• TEXT EXCERPT:
+ + +

# 8 frame vs 10 frame hives



## Mathispollenators (Jun 9, 2008)

*what I think*

When Langsworth dicovered the bees space he made it 10 frame. That seems to have stuck becoming the standard. We used to have 8's and 10's before they were on pallets that made loading trucks a night mare. Another thing is the mix during extraction is aggraveting few 8 frame supers mixed with 10 and getting frames put back in them. With 10 being the standard supplies are usally sold in lots of 10 also something else to consider. With our stuff now on pallets we are now on standard 10 stuff and the wieght isn't an issue. As we also use shallow supers when needed to help on the weight. If I were moving mine by hand around I may would like the 8's and did then but using a lift makes a diffrence in my opinions.


----------



## Michael Bush (Aug 2, 2002)

I converted all my ten frame to eight frame. The only advantages to the ten frame is the boxes are the same price and they hold two more frames and they are more common.


----------



## beemandan (Dec 5, 2005)

It seems like this came up a week or so ago....doesn't it MB?
In the same configuration an 8 frame hive is more likely to swarm (based on my experience).
Although any essential things you might need are available for 8 frame hives, some things aren't. I'd recommend that you check with your preferred supplier for any of the items you consider necessary as well as things that you 'want'.

+ + +

• RAW DATA:
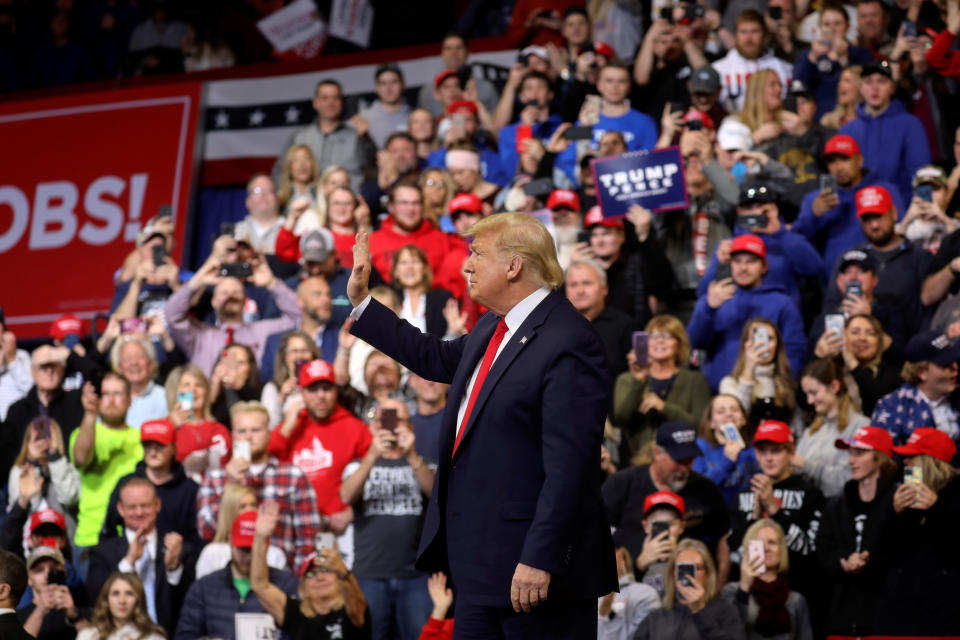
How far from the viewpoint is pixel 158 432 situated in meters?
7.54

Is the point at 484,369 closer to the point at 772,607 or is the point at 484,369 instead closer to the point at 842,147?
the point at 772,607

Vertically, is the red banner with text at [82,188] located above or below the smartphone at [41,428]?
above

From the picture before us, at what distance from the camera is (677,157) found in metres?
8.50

+ + +

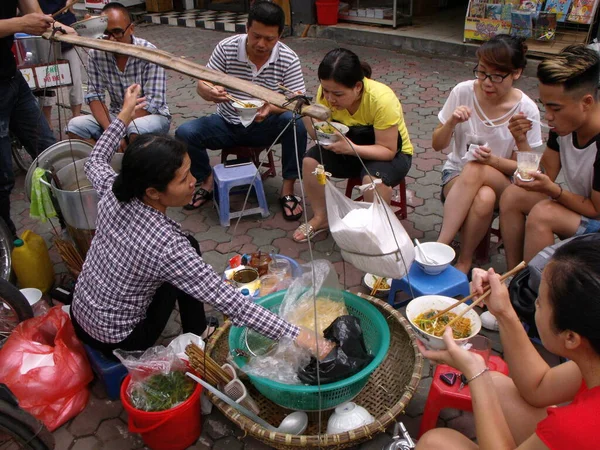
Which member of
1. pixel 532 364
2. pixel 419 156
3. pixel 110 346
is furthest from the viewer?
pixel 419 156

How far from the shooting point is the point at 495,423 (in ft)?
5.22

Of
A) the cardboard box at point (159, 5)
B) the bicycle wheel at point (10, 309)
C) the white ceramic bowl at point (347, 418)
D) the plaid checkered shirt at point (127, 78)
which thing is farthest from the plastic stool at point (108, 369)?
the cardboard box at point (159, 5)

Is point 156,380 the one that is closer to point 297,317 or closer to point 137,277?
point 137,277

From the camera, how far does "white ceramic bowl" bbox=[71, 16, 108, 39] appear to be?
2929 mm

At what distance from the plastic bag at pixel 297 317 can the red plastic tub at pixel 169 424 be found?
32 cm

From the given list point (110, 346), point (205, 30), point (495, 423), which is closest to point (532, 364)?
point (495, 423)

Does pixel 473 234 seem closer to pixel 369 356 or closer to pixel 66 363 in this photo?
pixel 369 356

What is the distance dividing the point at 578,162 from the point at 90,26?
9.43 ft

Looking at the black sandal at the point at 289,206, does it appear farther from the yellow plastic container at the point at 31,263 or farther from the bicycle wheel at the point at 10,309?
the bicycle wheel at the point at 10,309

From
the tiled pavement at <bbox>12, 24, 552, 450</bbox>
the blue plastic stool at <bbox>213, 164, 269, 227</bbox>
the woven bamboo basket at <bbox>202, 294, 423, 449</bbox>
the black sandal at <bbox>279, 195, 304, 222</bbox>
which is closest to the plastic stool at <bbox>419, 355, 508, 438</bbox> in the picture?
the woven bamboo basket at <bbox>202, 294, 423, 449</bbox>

+ + +

• TASKS TO CARRY OUT:
- A) Reproduce verbatim the part of the thread comparing 8-frame and 10-frame hives from "## Michael Bush" to "on my experience).".
- B) Carry on the thread comparing 8-frame and 10-frame beehives, starting right after its final sentence.

• TASK RESULTS:
- A)
## Michael Bush (Aug 2, 2002)

I converted all my ten frame to eight frame. The only advantages to the ten frame is the boxes are the same price and they hold two more frames and they are more common.


----------



## beemandan (Dec 5, 2005)

It seems like this came up a week or so ago....doesn't it MB?
In the same configuration an 8 frame hive is more likely to swarm (based on my experience).

- B)
I tried some 8 frame hives and they were OK. If the weight of supers is the issue you can always go to a shallow 10 frame.
Having said all of that, Steve Forrest of Brushy Mtn. is quite sold on 8 frames....as a result he does quite a selling job on them.


----------



## Paraplegic Racehorse (Jan 25, 2007)

There is some anecdotal evidence that 8-frame hives have better winter survival rates in cold climates. It has been suggested that the smaller cross-section allows the bees to find their stores easier. There is not substantiated research to back this that I am aware of.


----------



## Tom G. Laury (May 24, 2008)

*8 framers*

On bottom boards 8s will fall over fairly easy when they are supered up and full.


----------



## high rate of speed (Jan 4, 2008)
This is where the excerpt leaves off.